ANN ARBOR, MI - Despite improvement in some of the metrics it identified to guide its return to in-person classes, Ann Arbor Public Schools is continuing remote learning.

District leaders expressed concerns over a recent rise in COVID-19 cases and a state-reported 80% rise in COVID-19 hospitalizations statewide in renewing its commitment to virtual learning at the Wednesday, Oct. 14 Ann Arbor School Board meeting.

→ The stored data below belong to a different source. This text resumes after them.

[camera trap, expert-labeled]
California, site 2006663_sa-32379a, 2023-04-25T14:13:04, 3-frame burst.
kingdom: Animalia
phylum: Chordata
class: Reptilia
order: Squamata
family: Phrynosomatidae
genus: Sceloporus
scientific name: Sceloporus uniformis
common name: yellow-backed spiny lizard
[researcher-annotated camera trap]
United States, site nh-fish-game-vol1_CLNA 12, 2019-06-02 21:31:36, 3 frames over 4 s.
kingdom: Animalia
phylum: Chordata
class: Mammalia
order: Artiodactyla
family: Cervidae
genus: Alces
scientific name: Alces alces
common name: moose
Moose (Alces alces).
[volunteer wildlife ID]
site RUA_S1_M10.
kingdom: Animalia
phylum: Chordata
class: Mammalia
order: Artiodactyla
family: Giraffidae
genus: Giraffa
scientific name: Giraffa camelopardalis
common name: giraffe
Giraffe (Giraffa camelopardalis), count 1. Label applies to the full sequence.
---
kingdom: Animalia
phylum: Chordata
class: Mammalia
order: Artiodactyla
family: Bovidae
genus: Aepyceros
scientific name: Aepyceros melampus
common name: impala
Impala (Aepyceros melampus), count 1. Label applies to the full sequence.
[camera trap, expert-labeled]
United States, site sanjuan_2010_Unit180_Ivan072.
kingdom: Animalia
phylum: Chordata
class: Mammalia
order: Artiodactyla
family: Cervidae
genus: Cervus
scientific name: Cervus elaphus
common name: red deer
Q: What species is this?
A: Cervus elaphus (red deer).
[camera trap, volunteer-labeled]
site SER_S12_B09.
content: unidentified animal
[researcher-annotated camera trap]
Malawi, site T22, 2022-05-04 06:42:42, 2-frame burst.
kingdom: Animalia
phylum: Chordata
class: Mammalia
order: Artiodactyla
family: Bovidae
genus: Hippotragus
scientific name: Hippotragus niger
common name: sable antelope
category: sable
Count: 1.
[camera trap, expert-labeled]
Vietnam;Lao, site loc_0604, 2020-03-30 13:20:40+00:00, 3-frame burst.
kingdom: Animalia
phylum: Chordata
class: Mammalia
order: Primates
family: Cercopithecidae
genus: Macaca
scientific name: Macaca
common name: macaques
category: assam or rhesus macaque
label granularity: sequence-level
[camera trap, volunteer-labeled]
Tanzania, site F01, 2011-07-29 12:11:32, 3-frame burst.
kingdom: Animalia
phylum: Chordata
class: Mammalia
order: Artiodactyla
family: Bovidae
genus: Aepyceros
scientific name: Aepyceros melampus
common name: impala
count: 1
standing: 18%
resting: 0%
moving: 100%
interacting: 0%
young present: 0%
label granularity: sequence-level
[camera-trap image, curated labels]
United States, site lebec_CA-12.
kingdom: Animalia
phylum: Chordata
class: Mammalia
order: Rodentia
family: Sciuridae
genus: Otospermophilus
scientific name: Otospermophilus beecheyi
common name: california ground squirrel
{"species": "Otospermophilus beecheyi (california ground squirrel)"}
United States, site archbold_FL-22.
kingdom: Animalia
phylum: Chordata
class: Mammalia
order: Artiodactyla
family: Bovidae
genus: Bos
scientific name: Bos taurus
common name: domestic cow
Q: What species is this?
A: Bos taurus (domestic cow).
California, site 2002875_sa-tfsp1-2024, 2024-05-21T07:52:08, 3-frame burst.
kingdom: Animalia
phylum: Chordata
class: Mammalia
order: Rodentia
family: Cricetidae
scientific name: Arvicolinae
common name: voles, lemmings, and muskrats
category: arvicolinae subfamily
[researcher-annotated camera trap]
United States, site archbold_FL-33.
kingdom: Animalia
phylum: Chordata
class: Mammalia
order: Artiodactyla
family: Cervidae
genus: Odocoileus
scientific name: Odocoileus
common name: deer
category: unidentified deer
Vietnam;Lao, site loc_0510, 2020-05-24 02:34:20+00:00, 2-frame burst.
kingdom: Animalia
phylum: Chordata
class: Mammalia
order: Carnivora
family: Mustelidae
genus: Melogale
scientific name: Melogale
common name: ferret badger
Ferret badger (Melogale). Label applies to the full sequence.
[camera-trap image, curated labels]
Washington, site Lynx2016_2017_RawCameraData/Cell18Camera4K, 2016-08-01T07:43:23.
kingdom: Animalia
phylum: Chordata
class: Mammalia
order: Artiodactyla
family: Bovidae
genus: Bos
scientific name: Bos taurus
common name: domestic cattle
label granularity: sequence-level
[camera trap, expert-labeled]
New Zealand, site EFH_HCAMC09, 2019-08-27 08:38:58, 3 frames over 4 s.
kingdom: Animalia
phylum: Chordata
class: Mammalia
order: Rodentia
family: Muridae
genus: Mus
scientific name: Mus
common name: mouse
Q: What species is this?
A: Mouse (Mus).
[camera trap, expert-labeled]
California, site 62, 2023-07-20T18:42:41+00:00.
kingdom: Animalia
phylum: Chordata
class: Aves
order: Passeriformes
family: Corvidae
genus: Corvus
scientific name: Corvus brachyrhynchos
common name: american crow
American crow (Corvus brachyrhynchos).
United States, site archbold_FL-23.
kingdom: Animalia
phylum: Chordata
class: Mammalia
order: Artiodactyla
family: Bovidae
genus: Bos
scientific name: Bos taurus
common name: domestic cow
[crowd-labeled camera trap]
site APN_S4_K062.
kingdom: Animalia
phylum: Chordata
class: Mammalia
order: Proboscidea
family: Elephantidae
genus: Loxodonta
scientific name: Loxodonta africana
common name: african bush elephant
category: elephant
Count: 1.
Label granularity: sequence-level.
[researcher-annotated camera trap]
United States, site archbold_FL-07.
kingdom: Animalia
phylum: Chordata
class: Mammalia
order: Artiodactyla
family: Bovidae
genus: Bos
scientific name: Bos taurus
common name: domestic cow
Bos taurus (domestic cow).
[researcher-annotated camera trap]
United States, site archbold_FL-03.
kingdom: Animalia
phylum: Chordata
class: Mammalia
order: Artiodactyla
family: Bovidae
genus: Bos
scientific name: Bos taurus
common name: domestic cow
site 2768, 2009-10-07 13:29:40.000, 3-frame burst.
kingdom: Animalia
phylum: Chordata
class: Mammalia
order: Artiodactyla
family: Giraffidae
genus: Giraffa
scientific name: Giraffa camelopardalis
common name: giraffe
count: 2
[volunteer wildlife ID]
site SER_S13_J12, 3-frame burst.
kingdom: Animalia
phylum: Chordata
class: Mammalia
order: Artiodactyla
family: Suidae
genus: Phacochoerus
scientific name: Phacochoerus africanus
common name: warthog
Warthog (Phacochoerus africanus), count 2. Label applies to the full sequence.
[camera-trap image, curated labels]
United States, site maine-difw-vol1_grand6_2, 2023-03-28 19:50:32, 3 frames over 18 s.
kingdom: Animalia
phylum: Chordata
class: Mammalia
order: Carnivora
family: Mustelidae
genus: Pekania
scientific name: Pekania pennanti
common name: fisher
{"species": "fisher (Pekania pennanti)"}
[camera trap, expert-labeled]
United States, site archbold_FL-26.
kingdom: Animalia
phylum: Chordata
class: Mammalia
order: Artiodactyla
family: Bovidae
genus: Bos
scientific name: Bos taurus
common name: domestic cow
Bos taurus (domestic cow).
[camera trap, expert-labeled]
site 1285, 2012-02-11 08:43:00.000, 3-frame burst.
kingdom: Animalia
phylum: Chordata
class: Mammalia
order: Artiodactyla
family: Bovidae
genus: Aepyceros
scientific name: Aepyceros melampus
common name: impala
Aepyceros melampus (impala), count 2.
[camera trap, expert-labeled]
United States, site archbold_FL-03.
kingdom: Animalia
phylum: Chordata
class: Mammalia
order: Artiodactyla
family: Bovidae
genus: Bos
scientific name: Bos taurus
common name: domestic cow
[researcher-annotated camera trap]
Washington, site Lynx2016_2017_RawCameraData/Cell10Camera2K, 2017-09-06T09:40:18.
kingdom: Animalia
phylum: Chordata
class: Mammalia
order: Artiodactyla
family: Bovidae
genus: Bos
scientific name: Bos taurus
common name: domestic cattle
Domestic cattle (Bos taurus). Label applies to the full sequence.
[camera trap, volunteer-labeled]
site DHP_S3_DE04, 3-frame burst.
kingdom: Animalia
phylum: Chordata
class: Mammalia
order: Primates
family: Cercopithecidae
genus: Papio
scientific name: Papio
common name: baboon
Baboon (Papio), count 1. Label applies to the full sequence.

Of its five metrics, the district appears to be at least approaching the range of cases in three of those where it would begin to consider transitioning into hybrid learning, while one metric doesn’t have specific targets.

While AAPS is above its targeted number of COVID-19 cases per 1 million residents, the district’s cases per 100,000 residents and cases in the area were down from its Sept. 30 school board update.

Some district parents continue to press the board and AAPS on whether its metrics are realistic for guiding a return to the classroom, while others continue to reveal their frustrations with virtual learning.

Kai Cortina, a University of Michigan psychology and education professor who has two teenagers attending AAPS, said he believes it is not only younger, elementary-aged students who are struggling with online learning.

“Recent public commentary has focused understandably on kindergarten and elementary school, but let me emphasize that middle and high school kids are struggling with online education as well,” Cortina said. “There was great hope that technology might solve the problem of schooling in the age of COVID. But the reality is: Crashing platforms, frustrated teachers, and disengaged students. In front of our eyes, educational quality has taken a nose-dive in Ann Arbor.”